The night started with Benjamin Dyer on the pole, and he wasted no time showing why. Early laps saw Dyer and Morgan Anadell trade the lead almost immediately, setting the tone for a race that would feature multiple contenders before settling into longer runs.
As the race stretched out, Rob Higgs worked his way into the mix, leading 37 laps and looking like a serious threat through the middle portion of the event. But every time the field reset, Luebbers seemed to inch closer, keeping himself in position without overextending early.
The turning point came just before the final quarter of the race. After swapping the lead with Higgs multiple times, Luebbers took control for good around Lap 119 and never gave it back. From there, it wasn’t flashy—it was controlled, methodical, and exactly what Dover demands.
It was also familiar. Luebbers was the last winner at Dover in league competition, dominating the previous race at this track from the pole. This time, the path was different—but the result was the same.
Behind him, Benjamin Myrick delivered one of the strongest drives of the night, climbing from eighth to second and staying in contention despite multiple mid-race incidents.

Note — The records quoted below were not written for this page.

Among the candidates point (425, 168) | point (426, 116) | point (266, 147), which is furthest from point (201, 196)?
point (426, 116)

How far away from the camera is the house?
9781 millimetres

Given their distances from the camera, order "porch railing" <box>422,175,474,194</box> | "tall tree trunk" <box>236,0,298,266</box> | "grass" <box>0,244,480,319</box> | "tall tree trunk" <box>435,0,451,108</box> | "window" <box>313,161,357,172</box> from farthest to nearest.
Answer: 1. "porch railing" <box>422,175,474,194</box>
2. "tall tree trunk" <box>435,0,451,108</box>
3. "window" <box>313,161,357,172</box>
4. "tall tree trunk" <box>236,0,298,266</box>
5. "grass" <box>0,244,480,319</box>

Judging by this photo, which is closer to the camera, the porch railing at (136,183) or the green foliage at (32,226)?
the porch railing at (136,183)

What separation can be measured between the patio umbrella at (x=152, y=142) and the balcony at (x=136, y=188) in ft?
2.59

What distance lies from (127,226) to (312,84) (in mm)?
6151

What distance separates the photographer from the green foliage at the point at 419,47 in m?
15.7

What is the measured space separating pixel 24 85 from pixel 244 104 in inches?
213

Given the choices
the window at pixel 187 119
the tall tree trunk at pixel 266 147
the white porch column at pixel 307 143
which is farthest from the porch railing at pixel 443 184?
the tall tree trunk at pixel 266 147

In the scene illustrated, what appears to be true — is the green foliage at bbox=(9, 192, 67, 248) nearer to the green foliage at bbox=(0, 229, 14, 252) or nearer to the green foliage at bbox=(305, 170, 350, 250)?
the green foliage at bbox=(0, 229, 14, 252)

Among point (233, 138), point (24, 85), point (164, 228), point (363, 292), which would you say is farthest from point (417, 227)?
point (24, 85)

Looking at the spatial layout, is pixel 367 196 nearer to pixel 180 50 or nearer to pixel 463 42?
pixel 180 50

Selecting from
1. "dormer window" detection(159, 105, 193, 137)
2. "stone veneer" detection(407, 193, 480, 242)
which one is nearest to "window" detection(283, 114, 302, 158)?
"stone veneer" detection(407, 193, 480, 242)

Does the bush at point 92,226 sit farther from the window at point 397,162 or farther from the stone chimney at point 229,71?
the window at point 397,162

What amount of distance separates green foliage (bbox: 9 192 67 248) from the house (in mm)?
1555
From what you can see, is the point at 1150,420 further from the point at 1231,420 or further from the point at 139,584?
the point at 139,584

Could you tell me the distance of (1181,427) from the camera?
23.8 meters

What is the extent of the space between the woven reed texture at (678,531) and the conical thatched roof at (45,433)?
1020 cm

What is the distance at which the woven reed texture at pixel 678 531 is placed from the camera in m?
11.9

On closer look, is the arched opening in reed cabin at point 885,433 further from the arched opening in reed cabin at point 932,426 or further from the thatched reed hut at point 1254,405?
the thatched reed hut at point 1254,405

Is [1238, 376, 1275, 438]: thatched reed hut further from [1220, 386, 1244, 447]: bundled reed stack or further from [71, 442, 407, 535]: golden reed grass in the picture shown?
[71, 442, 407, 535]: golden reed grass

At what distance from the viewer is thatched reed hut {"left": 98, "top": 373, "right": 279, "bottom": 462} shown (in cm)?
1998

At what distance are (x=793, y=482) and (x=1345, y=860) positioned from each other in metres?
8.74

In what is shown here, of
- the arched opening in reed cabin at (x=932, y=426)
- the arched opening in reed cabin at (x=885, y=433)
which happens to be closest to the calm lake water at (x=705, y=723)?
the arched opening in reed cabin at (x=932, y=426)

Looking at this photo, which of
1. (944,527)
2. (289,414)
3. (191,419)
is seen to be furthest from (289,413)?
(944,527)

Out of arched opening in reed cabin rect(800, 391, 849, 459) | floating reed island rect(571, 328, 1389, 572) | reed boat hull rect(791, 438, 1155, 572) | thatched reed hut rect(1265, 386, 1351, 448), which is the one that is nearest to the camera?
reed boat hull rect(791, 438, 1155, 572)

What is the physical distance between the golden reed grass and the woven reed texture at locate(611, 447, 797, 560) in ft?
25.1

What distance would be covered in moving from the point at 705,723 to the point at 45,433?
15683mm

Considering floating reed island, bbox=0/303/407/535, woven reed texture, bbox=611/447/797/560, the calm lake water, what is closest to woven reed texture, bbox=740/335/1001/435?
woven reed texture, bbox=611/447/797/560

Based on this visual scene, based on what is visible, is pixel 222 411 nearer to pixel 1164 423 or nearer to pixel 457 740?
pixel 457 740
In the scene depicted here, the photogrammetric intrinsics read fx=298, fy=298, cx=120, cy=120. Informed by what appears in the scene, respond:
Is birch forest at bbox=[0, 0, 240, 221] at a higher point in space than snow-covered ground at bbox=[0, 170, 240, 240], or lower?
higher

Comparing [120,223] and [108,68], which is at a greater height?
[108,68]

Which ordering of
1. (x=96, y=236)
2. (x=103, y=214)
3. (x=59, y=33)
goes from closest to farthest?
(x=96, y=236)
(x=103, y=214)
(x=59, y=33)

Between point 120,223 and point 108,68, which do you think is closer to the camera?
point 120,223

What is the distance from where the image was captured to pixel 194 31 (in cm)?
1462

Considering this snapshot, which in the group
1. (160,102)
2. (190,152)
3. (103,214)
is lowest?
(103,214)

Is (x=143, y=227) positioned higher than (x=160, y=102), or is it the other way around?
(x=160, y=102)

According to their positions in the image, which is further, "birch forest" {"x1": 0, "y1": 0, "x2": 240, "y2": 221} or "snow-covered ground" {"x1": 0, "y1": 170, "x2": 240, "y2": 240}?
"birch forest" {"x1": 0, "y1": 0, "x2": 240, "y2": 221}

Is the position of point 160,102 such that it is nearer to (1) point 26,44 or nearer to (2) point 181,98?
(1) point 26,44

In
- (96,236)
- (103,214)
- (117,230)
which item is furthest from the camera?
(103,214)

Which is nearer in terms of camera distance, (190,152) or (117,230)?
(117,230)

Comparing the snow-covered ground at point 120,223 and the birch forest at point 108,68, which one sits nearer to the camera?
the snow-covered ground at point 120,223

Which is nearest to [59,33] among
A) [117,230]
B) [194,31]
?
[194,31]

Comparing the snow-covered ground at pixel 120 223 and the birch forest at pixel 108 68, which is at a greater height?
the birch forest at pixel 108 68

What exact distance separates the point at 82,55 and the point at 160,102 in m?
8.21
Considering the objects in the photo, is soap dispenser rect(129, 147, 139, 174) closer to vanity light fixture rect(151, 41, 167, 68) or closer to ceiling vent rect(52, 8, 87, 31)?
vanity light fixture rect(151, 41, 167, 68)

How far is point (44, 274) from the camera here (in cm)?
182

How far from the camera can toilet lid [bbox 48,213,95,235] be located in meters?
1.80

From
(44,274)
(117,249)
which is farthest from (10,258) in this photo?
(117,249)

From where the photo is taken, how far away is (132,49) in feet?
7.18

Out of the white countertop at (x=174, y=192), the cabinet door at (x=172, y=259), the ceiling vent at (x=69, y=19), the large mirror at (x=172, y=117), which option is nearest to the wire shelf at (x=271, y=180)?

Luke Wagoner followed in third, bouncing back from his Chicagoland struggles with a gritty run, even while battling double-digit incident points.
Rob Higgs’ fourth-place finish told the story of a driver who had the speed to win but just couldn’t hold the lead when it mattered most. Benjamin Dyer rounded out the top five, leading 58 laps but fading late after several bouts with contact slowed his momentum.
Further back, the race got messy. Cody Banta led the field in trouble with 16 incident points, while Rick Higgs wasn’t far behind with 14. Contact stacked up quickly on restarts and in traffic, turning what should have been clean runs into survival tests.
Banta summed up his night bluntly. “The number 15 Toyota Camry was decent, but we kept gettin’ knocked around every restart,” he said. “Felt like we were fixin’ the car more than racin’ it.”
Rick Higgs had a similar story. “The number 07 Chevrolet Camaro ZL1 had grip early, but once we got into traffic, it was just one thing after another,” he said. “Hard to build anything when you’re constantly recoverin’.”
One of the more tense moments of the race came between Luke Wagoner and Benjamin Myrick during a mid-race restart, where tight racing turned into contact that sent both cars sliding up the track. “He used me up pretty good there,” Wagoner said afterward. Myrick didn’t exactly apologize, responding, “At Dover, you either take the lane or watch someone else take it.”
Morgan Anadell quietly added another strong points night, finishing seventh while also setting the fastest lap of the race on Lap 4 with a time of 0:23.860. It wasn’t a winning run, but it was enough to maintain his grip on the standings lead as the early-season consistency continues to pay off.
David McSorley also rebounded nicely from his Chicagoland misfortune, finishing sixth with a clean, incident-free race that helped stabilize his position in the standings after a rough drop the week prior.
When the points were tallied, Luebbers made one of the biggest moves of the season, jumping eight spots in the standings and putting himself firmly into the championship conversation. Anadell remains on top, but the gap feels a little tighter—and the pressure a little higher.
Next up is the Michigan 235, where the tight confines of Dover give way to high speeds and wide racing grooves. If Dover was about control, Michigan will be about momentum—and after a night like this, Luebbers has plenty of it.